This time of year at the Frying Pan, you’ll often find good tailor following the large schools of bait brought in on the tide. Medium size poppers and those walk the dog lures are good options. They provide plenty of entertainment as you see these fish crunching. Woods Bay and the Noosa Sound have loaded with mixed schools of trevally species, including: golden, diamond, cale cale, tea-leaf, bigeye and giant trevally feeding hard in early mornings and late afternoons.

Micro jigs continue to be stand-out lures for chasing trevally through the river. They allow you to cover a lot of ground and fish the entire water column. Blue Blues from Sea Ride are awesome jigs, as they come in great range of colours as well as three weights: 3, 6, and 9gm. Rigging them with an assist hook on top and treble on the bottom will also see a better hook-up rate. With large amounts of prawns and baitfish in the river, soft plastics are another consistent producer. A great mix of predators fall for these imitations. Some of the best have been the Keitech Easy Shiners and the Samaki Boom Baits. Always take the time to get your plastics nice and straight, and use scent for the best results!

Mulloway can be caught heading toward the ski runs, and fish up to 80cm have been taken on vibes like the Samaki Thumper Tails and Fish Candy Curly vibes. Both of these lures are designed to vibrate and send messages to the fish. Large flathead are in the same area, falling victim to well rigged soft plastics, vibes, and trolled diving hardbody lures.
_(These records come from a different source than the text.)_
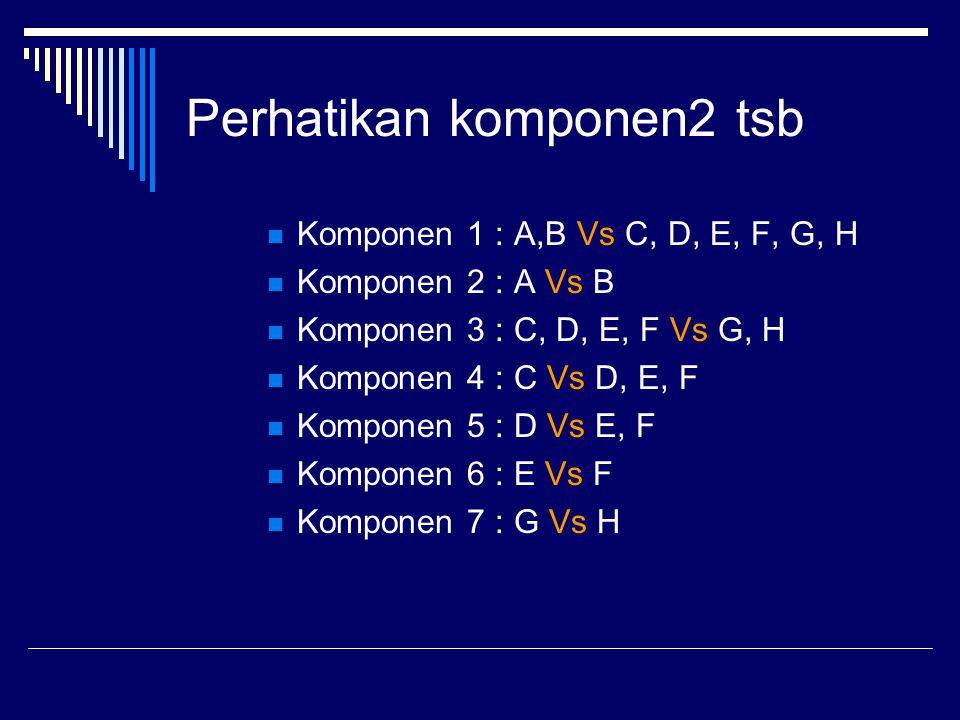 Perhatikan komponen2 tsb Komponen 1 : A,B Vs C, D, E, F, G, H Komponen 2 : A Vs B Komponen 3 : C, D, E, F Vs G, H Komponen 4 : C Vs D, E, F Komponen 5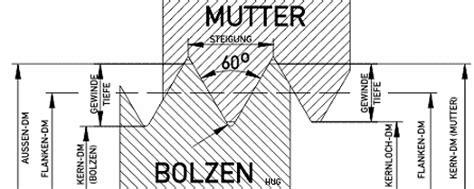 Gewinde M8 Vorbohren by Unc Normgewinde Usa Tabelle Zur Bestimmung Der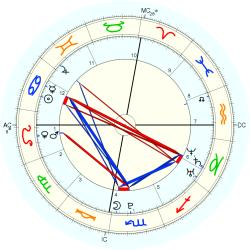 C-Section 15251 - natal chart (Placidus)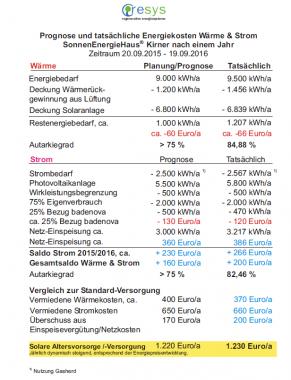 prognostizierte-und-tatsaechliche-energiekosten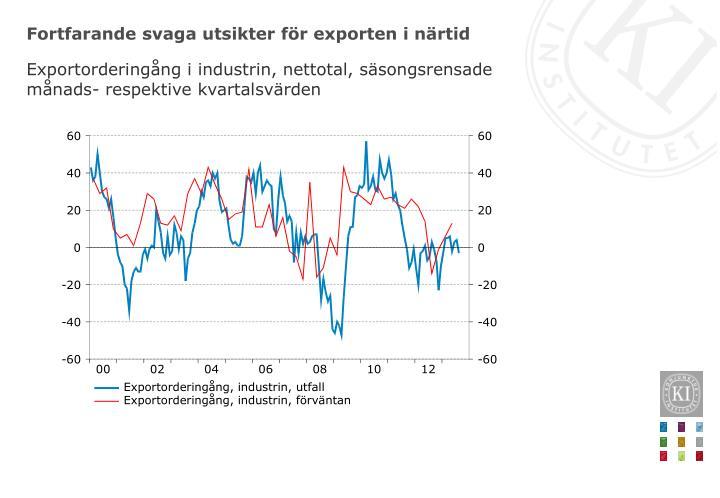 Fortfarande svaga utsikter för exporten i närtid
In the Maroochy River, the cooler water temperatures have definitely brought on some great species. Bream are prolific in the river system with some solid fish getting caught over the 40cm mark. The river mouth has been the pick of the spots for big bream and fresh mullet strips or small pillies being are go-to baits.

Chopper tailor and trevally have been making their way through the mouth on the run-in tide. Small slugs worked fast through the water column have claimed their fair share. Mulloway have been active in the river with the nights producing quality fish from the Cod Hole on livebaits. Heading offshore is great this time of the year with the light wind and less swell. It’s possible for small craft to make their way across the bars and head to the closer reefs. Off Sunshine Reef, we’ve seen winning snapper show up in good numbers, with sweetlip, pearlies, maori cod and the odd coral trout also hitting the decks. Jew Shoal is a great option for smaller craft with squire, sweetlip and cod on offer.
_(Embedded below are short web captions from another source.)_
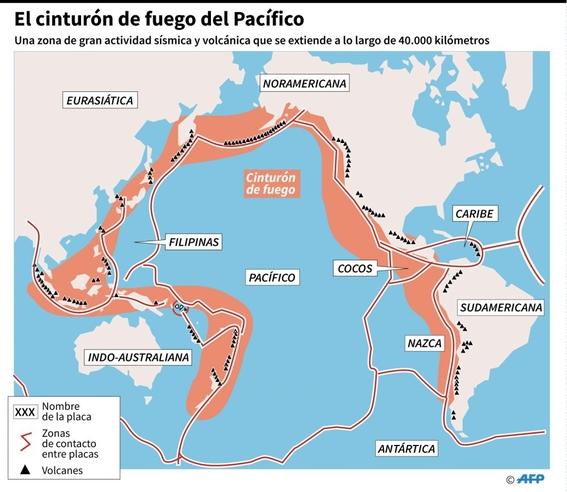 sismo en anillo de fuego implica un terremoto masivo 3
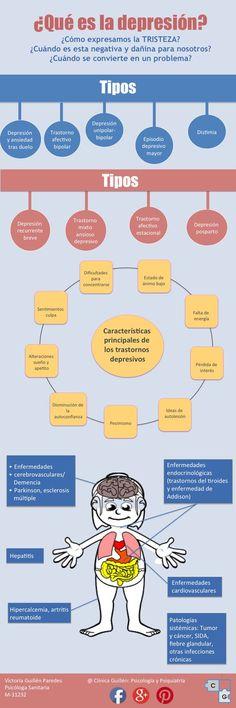#Depresión #psicología #infografía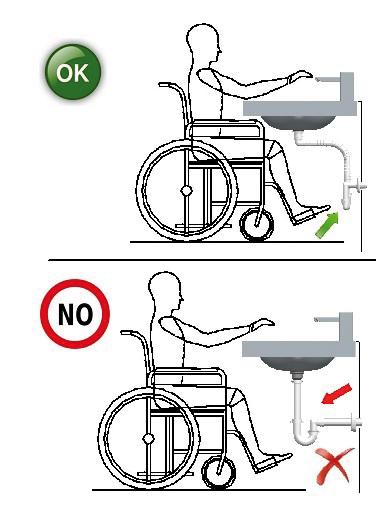 Sifoni in polipropilene per lavabo disabili gt il - Maniglie per disabili bagno ...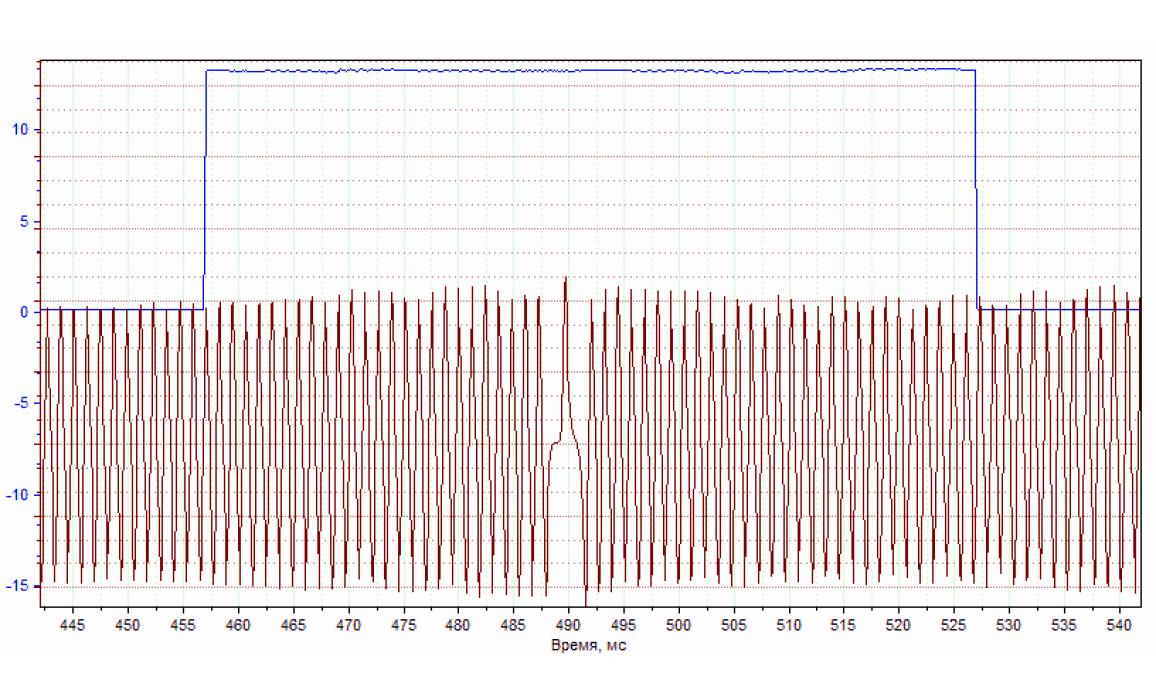 Good timing - CKP & CKM signal - Renault - Scénic 1996–2003 : Image 2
Up on North Reef, snapper, pearl perch, mulloway, cobia and cod have all been caught over the last month. The reefs off Double Island and the Barwon Banks have been a hotspot for larger craft when the forecast looks favourable. Big snapper, larger pearl perch and monster cobia have been feeding on live baits, fresh strip baits, squid and pilchards fished close to the bottom.

Further south, Arkwright Shoals has been fishing well on early mornings for sweetlip, red-throat, snapper, and the odd cobia. Larger micro jigs and soft plastics have accounted for outstanding reefies in recent months, with anglers reporting amazing success. As with bait, it’s vital that you get your gear to the bottom. Make sure you have the correct weighted jighead or micro-jig to do so.
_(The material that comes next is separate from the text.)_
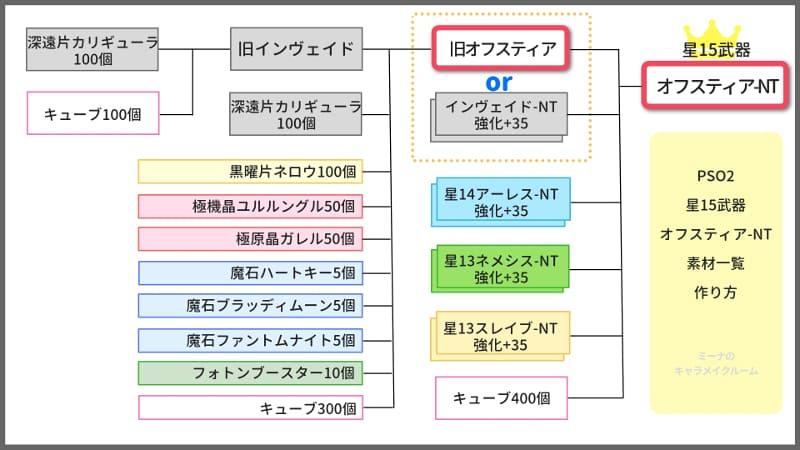 【PSO2】星15武器オフスティアNTの素材一覧と作成方法まとめのアイキャッチ画像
It doesn’t seem to matter where you put your line in along the beaches, you will be sure to catch a fish. Dart, flathead, bream, whiting and tailor have been caught out of the gutters along the southern beaches, from Maroochy River to Noosa. Small pillies, worms, prawn and mullet have all had success. Decently sized mulloway have also been taken over the past month with fresh tailor or mullet fillets as prime baits.

Up on Noosa’s North Shore, good number of tailor continue to be taken with good size schools reported north of Teewah. Don’t forget to switch from bait to slugs if you get onto a school. When these fish start a feeding frenzy, you can be pulling them in one after the other. Remember your size and big limits on tailor are a minimum size of 35cm, and a bag limit of 20.


Anthony was escaping the cool Melbourne weather, fishing the Noosa River for this 65cm brassy trevally.


Young Kai Badger from Tewantin got this lovely mulloway from the reefs off Double Island.


Pitzy Falk did battle and won with this cobia at the Coffees.